In the analysis we only used the observed variable and the text in it. This was because a lot of the other variables had a lot of missing data which would have made for a worse outcome if they were taken away or imputed.
The bigfoot_raw dataset contained 28 columns of Bigfoot encounter details. In the transformation, less credible Class C reports were removed, and Class A and B were relabeled as “sighting” and “possible”. Encounter descriptions were broken down into individual words, with their frequencies computed. Using term frequency-inverse document frequency (TF-IDF), the most informative words were highlighted. This streamlined data was designed for clarity and optimized for predictive modeling.
The data underwent several preparation steps: First, it was filtered to exclude Class C reports and relabeled Class A and B encounters.

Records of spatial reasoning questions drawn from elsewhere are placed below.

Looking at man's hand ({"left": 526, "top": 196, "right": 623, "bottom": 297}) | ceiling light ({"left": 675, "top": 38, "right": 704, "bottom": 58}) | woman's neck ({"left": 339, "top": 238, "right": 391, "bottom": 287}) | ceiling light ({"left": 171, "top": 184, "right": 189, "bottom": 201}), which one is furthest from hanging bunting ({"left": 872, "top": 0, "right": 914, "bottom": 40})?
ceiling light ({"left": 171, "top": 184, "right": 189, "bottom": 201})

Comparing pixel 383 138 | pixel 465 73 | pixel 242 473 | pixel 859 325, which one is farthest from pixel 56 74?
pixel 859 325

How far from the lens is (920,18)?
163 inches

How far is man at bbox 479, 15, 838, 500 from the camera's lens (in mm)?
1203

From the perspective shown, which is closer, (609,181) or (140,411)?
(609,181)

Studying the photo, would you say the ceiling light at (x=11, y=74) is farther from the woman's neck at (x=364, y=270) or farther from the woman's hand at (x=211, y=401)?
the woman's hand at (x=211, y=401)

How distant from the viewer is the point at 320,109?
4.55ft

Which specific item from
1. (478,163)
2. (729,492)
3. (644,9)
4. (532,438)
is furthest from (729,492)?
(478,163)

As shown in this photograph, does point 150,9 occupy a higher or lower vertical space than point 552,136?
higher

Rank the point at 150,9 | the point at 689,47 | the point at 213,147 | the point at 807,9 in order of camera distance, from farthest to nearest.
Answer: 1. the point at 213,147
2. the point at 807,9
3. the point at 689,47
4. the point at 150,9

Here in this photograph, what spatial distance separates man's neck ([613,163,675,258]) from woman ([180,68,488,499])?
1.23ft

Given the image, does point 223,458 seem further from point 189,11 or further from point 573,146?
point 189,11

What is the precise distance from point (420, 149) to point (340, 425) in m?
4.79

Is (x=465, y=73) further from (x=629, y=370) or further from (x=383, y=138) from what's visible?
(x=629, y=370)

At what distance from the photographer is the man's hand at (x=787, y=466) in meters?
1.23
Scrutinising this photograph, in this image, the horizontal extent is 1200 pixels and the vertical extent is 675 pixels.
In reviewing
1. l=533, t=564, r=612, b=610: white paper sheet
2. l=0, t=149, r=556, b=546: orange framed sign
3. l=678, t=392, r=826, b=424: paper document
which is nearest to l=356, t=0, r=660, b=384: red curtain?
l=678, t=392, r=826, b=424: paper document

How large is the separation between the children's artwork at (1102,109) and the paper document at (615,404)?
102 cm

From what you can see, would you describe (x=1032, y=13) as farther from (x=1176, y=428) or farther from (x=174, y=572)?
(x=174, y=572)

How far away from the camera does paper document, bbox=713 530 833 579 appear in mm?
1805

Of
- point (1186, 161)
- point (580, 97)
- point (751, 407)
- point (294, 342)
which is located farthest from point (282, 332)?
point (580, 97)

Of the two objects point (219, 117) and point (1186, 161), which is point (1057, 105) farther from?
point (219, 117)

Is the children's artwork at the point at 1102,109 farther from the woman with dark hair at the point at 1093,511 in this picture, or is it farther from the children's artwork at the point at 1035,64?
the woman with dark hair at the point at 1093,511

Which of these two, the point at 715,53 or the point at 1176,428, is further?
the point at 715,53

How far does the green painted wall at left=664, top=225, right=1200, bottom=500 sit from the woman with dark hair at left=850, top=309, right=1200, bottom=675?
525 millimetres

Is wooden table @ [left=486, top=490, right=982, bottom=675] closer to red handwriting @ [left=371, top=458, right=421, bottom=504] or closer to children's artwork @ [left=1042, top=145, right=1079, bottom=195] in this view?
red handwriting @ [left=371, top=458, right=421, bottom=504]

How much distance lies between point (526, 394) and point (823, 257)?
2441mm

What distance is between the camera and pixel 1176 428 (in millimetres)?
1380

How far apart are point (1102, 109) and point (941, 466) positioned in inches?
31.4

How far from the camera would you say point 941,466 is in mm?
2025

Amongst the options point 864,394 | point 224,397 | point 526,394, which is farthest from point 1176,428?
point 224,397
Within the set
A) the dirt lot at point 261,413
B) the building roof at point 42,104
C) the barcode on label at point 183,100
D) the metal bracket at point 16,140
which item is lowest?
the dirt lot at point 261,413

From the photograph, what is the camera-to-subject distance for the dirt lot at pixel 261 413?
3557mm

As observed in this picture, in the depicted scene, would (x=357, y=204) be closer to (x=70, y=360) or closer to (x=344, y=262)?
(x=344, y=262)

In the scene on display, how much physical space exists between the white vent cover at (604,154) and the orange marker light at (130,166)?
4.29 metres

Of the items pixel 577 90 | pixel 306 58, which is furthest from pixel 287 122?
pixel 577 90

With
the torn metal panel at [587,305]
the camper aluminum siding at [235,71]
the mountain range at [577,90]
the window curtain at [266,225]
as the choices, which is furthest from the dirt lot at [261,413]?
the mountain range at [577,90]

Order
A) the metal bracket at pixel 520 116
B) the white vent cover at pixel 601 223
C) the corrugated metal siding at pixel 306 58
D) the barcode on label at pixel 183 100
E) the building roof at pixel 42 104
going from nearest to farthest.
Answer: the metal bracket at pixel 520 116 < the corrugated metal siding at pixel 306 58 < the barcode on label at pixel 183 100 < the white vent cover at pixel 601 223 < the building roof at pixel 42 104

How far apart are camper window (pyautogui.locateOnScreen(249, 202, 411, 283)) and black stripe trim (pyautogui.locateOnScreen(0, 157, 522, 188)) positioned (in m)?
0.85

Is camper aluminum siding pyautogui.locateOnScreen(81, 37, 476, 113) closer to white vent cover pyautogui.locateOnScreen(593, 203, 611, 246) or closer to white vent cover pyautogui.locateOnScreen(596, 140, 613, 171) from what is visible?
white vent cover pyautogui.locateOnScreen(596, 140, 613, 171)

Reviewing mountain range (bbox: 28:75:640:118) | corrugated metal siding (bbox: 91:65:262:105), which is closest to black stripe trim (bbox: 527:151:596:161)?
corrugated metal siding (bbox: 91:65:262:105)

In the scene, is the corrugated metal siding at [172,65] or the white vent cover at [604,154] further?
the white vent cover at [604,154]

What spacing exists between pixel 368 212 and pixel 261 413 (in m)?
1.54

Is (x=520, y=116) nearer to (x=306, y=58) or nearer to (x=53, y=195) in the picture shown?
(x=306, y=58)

Then, encounter descriptions were tokenized, breaking them down into individual words. Finally, term frequency-inverse document frequency (TF-IDF) was applied to identify and highlight the most informative words for predictive modeling.
The machine learning model used in the analysis is the logistic regression model, specifically implemented with the glmnet engine.
The model evaluation employed two metrics: accuracy, which measures the proportion of correct predictions, and roc_auc, which assesses the model’s ability to distinguish between classes based on the area under the receiver operating characteristic curve.
The analysis of the Bigfoot encounter data revealed a preference in the terms used for different types of encounters. Words like “howl”, “heard”, and “screams” were associated with “possible” encounters, while terms such as “fur”, “ape”, and “hands” were linked to confirmed “sightings”. After building a logistic regression model, it achieved an accuracy of 76.4% and an ROC_AUC of 0.836 on the test data. Important terms influencing predictions included “muscular”, “hunched”, and “nose” for sightings, while words like “whooping” and “especially” had negative associations.